Njoo adalah seorang yang unik dengan minat yang luas, selain banyak kawan dia juga mempunyai lawan. Hubungannya yang dekat dengan Ali Murtopo cs. yang misterius serta sangat dipercaya olehnya juga banyak menimbulkan pertanyaan dan tetap menjadi misteri. Apapun penilaian orang terhadapnya, Njoo adalah bagian dari mosaik tokoh- tokoh etnis Tionghoa di Indonesia yang menonjol peranannya dalam kehidupan sosial budaya dan politik di Indonesia.
Mungkin kontribusi Njoo yang positif untuk Indonesia selain di bidang perbankan adalah di bidang perfilman nasional.

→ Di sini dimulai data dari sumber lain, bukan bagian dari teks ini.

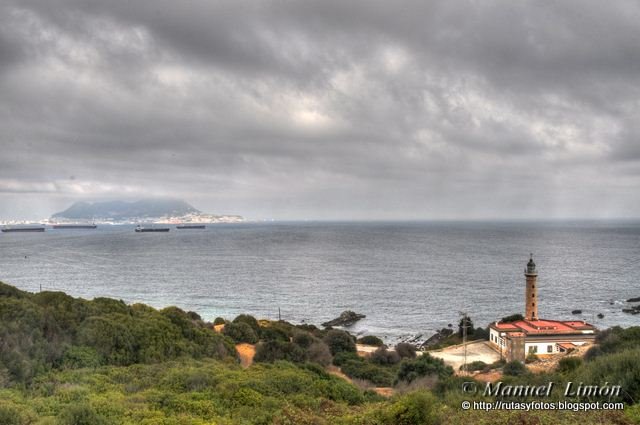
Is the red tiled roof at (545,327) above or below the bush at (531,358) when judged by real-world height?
above

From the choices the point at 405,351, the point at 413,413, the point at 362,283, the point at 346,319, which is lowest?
the point at 346,319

Beliau adalah orang yang ikut serta membangun fondasi perfilman nasional dan aktif mengembangkan seni sinematografi di Indonesia. Njoo Han Siang yang oleh Harmoko disebut sebagai salah satu pelopor budaya sinema, menambah lagi daftar nama-nama dari golongan etnis Tionghoa lainnya yang berkiprah dan memberikan kontribusi terhadap perkembangan
seni teater dan sinematografi di Indonesia, seperti Nyoo Cheong Seng, Fifi Young (istri Nyoo Cheong Seng), Tan Tjeng Bok (Mat Item), Teguh Karya, Wim Umboh, Nano Riantiarno dll. termasuk aktris dan aktor sinetron masa kini, Agnes Monica dan Ferry Salim yang pernah bermain di film Ca Bau Kan (karya Remy Sylado) dan juga pernah menjadi duta nasional Indonesia untuk UNICEF.
Salam
GOLDEN HORDE , 20 01 2007
Sumber: Nyoo Han Siang, Pertemuan Dua Arus (CSIS)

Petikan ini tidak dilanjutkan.